STEP matters most where it matters most: on the hardest comparisons where every trial costs significant effort. Easy comparisons are easy for everyone.

📋

Practical Playbook

How to actually use STEP in your workflow

practice robotics

Step 1: Install

Installation & basic usage ▼

pip install sequentialized_barnard_tests

from sequentialized_barnard_tests import Decision, get_mirrored_test, Hypothesis

# Create sequential test (precomputes decision rule)
test = get_mirrored_test(
    num_max_rollouts=50,
    alternative=Hypothesis.P0LessThanP1,
    alpha=0.05,
)

# After collecting trial data:
result = test.run_on_sequence(successes_a, successes_b)

if result.decision == Decision.AcceptAlternative:
    print(f"B is better! Stopped at trial {result.info['Time']}")
elif result.decision == Decision.AcceptNull:
    print("No significant difference found")

Step 2: Run the experiment right

Define success criteria — detailed, unambiguous, before running anything
Interleave and randomize — alternate policies in randomized order, blind the evaluator
Same initial conditions — use the same distribution of scene setups for each policy
Run within a continuous session — don't spread across days if conditions might drift
Report everything — trial count, success criteria, initial conditions, stopping reason

Multi-policy comparison with CLD ▼

Step 3: Don't forget the caveats

STEP handles binary success/failure only — not continuous rewards
Trials must be IID — independently drawn from the same distribution
A "fail to decide" does not mean the policies are equal — it means the gap is too small for your trial budget
Complement success rates with other metrics: task completion time, partial progress, failure modes

References:

Snyder et al. (2025) — "Is Your Imitation Learning Policy Better than Mine?" arXiv:2503.10966 (RSS 2025)

----

(Work instruction 1)
List the five practices given under "Step 2: Run the experiment right" in the STEP playbook.
(Work instruction 2)
Continue the STEP playbook from the point where it stops.

----

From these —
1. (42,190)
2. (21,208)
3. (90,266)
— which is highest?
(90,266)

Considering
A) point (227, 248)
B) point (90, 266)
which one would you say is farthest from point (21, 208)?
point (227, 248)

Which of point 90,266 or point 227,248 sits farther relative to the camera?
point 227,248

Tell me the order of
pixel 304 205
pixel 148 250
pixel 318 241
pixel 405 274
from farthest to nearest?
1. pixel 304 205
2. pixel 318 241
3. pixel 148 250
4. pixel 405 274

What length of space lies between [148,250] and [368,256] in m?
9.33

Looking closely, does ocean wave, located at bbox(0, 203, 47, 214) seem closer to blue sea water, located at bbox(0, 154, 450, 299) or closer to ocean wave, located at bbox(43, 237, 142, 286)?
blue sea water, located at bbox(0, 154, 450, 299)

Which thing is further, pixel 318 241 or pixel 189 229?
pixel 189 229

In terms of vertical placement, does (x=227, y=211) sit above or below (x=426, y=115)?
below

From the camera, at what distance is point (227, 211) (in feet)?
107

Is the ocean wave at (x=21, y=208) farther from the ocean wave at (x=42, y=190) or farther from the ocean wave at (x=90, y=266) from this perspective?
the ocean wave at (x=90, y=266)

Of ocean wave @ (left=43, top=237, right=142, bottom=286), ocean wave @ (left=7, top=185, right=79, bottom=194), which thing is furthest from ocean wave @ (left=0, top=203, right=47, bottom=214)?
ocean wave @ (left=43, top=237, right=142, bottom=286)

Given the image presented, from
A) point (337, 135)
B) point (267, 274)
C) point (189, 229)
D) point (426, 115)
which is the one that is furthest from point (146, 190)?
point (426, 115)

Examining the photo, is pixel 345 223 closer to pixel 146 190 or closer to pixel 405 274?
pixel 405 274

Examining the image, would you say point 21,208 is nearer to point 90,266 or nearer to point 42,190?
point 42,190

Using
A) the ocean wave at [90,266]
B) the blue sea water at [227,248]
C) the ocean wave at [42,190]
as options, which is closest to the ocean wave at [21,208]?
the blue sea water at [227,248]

----

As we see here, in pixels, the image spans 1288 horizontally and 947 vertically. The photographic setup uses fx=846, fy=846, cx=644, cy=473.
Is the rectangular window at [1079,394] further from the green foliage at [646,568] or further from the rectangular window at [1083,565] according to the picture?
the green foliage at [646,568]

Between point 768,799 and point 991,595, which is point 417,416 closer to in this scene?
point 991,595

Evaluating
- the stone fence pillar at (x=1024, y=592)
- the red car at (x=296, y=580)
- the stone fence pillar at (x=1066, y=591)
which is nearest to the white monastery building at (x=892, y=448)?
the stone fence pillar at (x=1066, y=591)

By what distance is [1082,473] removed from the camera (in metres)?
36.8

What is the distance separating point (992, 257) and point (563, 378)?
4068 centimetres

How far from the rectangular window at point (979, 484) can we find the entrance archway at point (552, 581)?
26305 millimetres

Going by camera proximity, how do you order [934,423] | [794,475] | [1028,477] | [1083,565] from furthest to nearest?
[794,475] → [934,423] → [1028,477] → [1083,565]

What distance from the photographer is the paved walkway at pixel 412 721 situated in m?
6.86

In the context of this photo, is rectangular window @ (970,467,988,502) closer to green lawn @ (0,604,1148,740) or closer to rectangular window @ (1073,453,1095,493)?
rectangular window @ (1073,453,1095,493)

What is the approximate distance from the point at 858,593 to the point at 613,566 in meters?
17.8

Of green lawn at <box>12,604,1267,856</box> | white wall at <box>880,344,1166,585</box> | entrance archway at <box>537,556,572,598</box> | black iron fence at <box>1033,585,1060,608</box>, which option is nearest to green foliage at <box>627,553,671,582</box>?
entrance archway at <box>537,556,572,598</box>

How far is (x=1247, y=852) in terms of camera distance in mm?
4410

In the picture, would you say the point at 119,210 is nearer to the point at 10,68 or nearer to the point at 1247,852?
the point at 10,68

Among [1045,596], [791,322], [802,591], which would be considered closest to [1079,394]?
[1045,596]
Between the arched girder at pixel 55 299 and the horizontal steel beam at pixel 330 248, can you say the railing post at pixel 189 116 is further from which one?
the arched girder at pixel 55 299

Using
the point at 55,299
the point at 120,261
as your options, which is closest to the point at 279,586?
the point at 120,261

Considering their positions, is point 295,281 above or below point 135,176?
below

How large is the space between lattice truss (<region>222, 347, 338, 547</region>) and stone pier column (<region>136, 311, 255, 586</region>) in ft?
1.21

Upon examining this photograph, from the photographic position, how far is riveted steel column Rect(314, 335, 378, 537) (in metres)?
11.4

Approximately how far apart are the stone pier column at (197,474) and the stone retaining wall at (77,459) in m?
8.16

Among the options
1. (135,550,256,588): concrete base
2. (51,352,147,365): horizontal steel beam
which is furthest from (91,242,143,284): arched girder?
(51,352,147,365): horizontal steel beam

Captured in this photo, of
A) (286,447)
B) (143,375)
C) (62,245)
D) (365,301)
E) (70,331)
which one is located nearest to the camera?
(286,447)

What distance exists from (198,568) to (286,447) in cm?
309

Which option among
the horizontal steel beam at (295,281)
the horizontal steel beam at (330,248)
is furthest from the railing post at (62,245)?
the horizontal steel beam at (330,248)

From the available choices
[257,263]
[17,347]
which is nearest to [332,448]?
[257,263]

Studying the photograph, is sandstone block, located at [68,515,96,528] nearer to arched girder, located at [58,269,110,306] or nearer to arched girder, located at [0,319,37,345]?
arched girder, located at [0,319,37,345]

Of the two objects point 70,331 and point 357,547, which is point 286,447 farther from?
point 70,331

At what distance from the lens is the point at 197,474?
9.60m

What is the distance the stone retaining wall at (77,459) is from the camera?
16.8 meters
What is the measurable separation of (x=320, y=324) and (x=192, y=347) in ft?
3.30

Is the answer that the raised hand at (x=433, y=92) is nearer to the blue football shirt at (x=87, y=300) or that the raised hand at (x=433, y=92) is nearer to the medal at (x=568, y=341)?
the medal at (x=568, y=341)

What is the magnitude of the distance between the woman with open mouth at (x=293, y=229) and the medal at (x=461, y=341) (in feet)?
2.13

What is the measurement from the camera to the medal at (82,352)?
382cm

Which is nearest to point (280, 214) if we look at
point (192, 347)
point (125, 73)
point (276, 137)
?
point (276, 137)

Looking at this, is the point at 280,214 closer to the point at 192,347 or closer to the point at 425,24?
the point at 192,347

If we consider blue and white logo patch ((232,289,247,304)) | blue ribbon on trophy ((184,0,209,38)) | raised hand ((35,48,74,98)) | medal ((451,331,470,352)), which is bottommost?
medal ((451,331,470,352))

----

(Final answer 1)
1. Define success criteria: detailed and unambiguous, before running anything.
2. Interleave and randomize: alternate policies in randomized order and blind the evaluator.
3. Same initial conditions: use the same distribution of scene setups for each policy.
4. Run within a continuous session: do not spread trials across days if conditions might drift.
5. Report everything: trial count, success criteria, initial conditions and stopping reason.

(Final answer 2)
Project page: tri-ml.github.io/step
Python package: pip install sequentialized_barnard_tests
TRI Blog: Statistical Thinking for Robot Policy Evaluation

🧪

Recap & Self-Test

Lock in your understanding

statistics step

Let's make sure the core concepts are solid:

1. Why is Barnard's test preferred over a chi-squared test for small robot evaluation sample sizes?

Barnard's test is an exact test — it computes exact probabilities without relying on asymptotic (large-sample) approximations. Chi-squared tests assume the sample is large enough for the normal approximation to hold, which fails when n is 10–50. Barnard's test is valid at any sample size.

2. STEP controls "Type-I error." What is Type-I error in this context, and why is it worse than Type-II error?

Type-I error (false positive): concluding Policy B is better when it's actually not. This is dangerous because you'd deploy an inferior policy based on bad evidence. Type-II error (false negative): failing to detect a real improvement. This is less harmful — you just miss an opportunity. STEP guarantees Type-I stays below α* while maximizing power (minimizing Type-II).

3. You're comparing 4 policies with STEP at 95% global confidence. How many pairwise tests do you run, and what confidence level does each use?

With 4 policies, there are C(4,2) = 6 pairwise tests. Using Bonferroni correction, each test uses confidence level 1 - 0.05/6 = 99.17% (or equivalently, α = 0.00833 per test). This ensures the overall family-wise error rate stays at 5%.

4. Why should trials be interleaved and randomized rather than running all of Policy A first, then all of Policy B?

Running all of one policy first introduces confounding variables: the experimenter might fatigue, the environment might drift (temperature, lighting, battery charge), or the scene setup might subtly change over a long session. Interleaving ensures both policies face the same conditions. Randomization prevents unconscious bias in the ordering. This is the same principle as randomized controlled trials in medicine.

5. STEP's decision rule is "precomputed offline." What does this mean practically, and what parameters affect the precomputation?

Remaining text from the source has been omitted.